__EXCERPT TO READ__.
Case Study
The Rising Tide
How I AI Webinar, Milemarker Relay Launch and More

Jud Mackrill


I want to tell you something I don't talk about much.
In my past, one of my most fruitful marketing expenses has been in the category of automation.
Not on marketing. On the automation of it. Marketo. Salesforce clouds stacked on Salesforce clouds. A custom data warehouse. Zapier Enterprise. Segment. A team of people whose full-time job was keeping the plumbing working.
I'm proud of the work we did. It was ahead of its time for our category, and a lot of what we built still compares well with what most firms in our industry are doing today.
But here's the honest reckoning. It was expensive. And it was not nimble.
Every new campaign was a month of integration work. Every pivot was a small army reconfiguring plumbing. The stack could do almost anything — eventually. What it couldn't do was turn on a dime.
MarTech moves four or five times faster than anything we see in fintech or wealthtech. Running a billion-dollar marketing operation on Salesforce-era architecture was like trying to run a Formula 1 team with a diesel truck. You could do it. You wouldn't win the championship.

__STORED RECORDS__.
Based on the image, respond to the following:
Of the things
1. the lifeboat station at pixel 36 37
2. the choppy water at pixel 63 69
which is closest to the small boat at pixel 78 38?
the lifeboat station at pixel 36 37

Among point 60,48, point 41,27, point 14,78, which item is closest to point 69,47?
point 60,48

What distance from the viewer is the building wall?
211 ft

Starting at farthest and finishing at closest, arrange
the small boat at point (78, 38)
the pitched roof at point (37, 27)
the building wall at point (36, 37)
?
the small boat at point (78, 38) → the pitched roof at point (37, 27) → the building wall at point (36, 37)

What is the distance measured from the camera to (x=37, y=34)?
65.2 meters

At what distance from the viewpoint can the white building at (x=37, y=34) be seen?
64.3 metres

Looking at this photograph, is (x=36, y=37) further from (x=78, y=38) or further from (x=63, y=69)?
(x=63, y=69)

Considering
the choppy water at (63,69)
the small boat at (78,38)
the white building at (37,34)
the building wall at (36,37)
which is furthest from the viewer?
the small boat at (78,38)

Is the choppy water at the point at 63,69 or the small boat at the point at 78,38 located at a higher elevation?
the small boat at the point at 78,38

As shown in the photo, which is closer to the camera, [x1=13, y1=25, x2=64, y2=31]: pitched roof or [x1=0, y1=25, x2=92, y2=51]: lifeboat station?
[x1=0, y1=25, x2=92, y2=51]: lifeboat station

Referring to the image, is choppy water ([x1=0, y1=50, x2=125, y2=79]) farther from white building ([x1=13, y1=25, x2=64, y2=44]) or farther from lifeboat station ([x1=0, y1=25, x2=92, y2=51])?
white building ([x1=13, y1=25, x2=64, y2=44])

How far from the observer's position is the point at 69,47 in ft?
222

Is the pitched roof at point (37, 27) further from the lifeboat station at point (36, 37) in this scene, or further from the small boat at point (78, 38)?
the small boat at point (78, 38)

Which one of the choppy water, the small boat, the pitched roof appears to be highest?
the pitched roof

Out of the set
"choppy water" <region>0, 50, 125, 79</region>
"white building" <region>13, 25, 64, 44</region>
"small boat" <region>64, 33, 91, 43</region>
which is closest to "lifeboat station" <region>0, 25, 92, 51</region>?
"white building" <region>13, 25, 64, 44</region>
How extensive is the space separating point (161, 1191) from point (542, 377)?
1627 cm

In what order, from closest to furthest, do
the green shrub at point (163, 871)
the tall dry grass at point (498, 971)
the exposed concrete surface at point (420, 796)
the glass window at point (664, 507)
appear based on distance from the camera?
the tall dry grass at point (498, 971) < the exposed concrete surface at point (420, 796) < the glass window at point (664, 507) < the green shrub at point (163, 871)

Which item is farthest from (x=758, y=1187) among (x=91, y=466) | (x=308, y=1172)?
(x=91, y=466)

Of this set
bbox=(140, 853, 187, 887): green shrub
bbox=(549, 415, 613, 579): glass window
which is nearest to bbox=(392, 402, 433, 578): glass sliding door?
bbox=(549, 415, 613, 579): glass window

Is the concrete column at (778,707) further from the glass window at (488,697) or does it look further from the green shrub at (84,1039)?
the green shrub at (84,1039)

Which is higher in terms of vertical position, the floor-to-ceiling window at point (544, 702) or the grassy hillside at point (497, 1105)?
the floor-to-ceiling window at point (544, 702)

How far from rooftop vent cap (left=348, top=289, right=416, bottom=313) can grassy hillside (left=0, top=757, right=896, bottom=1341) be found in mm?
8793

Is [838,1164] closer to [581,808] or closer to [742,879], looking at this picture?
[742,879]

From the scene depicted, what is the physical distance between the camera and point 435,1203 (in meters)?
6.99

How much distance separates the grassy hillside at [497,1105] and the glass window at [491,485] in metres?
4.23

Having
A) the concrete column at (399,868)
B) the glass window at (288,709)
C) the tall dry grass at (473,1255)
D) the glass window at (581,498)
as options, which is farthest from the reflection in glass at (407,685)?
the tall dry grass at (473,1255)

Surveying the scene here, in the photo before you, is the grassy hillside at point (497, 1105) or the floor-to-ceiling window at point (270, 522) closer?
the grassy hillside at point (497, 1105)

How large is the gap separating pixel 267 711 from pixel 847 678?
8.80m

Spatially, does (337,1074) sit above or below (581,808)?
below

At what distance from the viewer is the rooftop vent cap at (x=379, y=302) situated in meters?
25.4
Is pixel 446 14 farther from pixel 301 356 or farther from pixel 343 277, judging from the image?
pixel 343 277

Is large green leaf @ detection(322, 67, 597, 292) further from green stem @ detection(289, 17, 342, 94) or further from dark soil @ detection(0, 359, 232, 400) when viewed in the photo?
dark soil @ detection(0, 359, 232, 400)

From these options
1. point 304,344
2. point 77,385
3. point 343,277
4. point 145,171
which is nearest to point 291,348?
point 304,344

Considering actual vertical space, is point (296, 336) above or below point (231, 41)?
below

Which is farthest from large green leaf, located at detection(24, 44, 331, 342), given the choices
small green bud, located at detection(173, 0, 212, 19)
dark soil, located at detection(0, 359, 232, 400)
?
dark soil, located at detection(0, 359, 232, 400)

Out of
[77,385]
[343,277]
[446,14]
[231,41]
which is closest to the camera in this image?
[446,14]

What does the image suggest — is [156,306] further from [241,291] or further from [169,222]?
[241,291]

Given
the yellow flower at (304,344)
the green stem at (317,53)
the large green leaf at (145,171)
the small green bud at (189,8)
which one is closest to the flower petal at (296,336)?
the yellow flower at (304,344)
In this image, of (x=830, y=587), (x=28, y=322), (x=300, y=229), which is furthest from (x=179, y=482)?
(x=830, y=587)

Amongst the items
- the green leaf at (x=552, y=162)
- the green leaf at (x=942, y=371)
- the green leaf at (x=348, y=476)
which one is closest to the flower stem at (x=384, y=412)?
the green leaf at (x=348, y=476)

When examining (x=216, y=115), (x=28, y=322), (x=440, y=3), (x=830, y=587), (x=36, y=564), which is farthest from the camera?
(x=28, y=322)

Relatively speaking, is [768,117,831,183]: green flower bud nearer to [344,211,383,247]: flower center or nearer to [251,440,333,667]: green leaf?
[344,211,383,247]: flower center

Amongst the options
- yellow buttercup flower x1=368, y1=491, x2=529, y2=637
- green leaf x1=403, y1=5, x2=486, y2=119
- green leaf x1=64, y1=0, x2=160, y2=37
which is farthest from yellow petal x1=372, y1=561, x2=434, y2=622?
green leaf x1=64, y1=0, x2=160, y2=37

__WHAT THE TASK REQUIRES__.
In the text about marketing automation, how much integration work did every new campaign take?

__THE OUTPUT__.
A month of integration work.